Re: [PATCH RFC] btrfs: fix read corrpution from disks of different generation

Qu Wenruo Tue, 19 Mar 2019 05:08:05 -0700


On 2019/3/19 下午7:35, Anand Jain wrote:
>    In case of file regular extent (non inline), the metadata and data are 
>  read from two different IO operations. When we read the metadata using 
>  the btree each extent block gets verified with the expected  transid as 
>  per its parent. So suppose if any of the block is stale it gets reported 
>  and corrected by reading from the mirror (consider raid1).
>  
>    This also means the data extent is not yet read or verified and this 
>  happens when application tries to read the file.
>  When application tries to read the file btrfs_readpage(), it shall first 
>  read file extent map as provided by the metadata in the above operation 
>  (which is assured to be consistent).
>  And when file data has to be read using the above filemap as it again 
>  has the choice of using either of the mirrors, suppose if the IO is 
>  routed to the disk on which we haven't verified the metadata on it and 
>  if there is write hole on that disk, then we shall be reading the junk 
>  data without being reported anywhere.
> 
>    This is reproducible with the test case [1] in this email thread.
>      [1]
>      fstests: btrfs test read from disks of different generation
> 
>    As we have data csum most of these get caught and reported as csum 
>  error.


So far so good.

>  But csum verification is a point in verification and its not a 
>  tree based transid verification. Which means if there is a stale data 
>  with matching csum we may return a junk data silently.

Then the normal idea is to use stronger but slower csum in the first
place, to avoid the csum match case.

>  This problem is 
>  easily reproducible when csum is disabled but not impossible to achieve 
>  when csum is not disabled as well.

Under this case, it's the user to be blamed for the decision to disable
the csum in the first place.

> A tree based integrity verification 
>  is important for all data, which is missing.
>  
>  Fix:
>    In this RFC patch it proposes to use same disk from with the metadata 
>  is read to read the data.

The obvious problem I found is, the idea only works for RAID1/10.

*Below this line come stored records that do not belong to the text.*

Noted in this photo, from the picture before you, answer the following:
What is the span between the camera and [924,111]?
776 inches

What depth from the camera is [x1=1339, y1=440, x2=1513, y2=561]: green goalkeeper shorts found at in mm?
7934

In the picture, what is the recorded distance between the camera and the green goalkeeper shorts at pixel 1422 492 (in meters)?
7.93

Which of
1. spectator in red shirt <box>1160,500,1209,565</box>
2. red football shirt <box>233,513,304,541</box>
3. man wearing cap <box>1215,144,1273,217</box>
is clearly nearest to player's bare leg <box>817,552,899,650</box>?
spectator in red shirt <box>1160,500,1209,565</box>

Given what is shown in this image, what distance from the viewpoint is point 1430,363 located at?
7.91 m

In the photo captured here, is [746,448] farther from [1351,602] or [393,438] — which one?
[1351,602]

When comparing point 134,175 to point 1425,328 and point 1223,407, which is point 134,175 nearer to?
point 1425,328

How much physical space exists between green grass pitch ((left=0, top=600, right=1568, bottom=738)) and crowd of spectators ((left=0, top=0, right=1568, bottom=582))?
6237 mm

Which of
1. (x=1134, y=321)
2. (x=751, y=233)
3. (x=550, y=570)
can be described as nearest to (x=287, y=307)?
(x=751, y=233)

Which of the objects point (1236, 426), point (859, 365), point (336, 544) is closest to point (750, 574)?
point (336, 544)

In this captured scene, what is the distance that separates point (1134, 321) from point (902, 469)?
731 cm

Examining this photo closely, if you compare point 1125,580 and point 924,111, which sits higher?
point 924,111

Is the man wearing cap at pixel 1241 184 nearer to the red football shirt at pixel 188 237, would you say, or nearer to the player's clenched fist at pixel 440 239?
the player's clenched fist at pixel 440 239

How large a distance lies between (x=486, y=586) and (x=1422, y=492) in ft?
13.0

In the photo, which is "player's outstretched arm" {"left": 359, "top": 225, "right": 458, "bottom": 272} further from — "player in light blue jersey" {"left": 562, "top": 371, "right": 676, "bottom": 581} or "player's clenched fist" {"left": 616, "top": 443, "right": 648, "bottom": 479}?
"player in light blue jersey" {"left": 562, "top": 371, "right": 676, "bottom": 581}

For striped profile it makes no sense, or even have a worse chance to
get stale data.


To me, the idea of using possible better mirror makes some sense, but
very profile limited.


Another idea I get inspired from the idea is, make it more generic so
that bad/stale device get a lower priority.
Although it suffers the same problem as I described.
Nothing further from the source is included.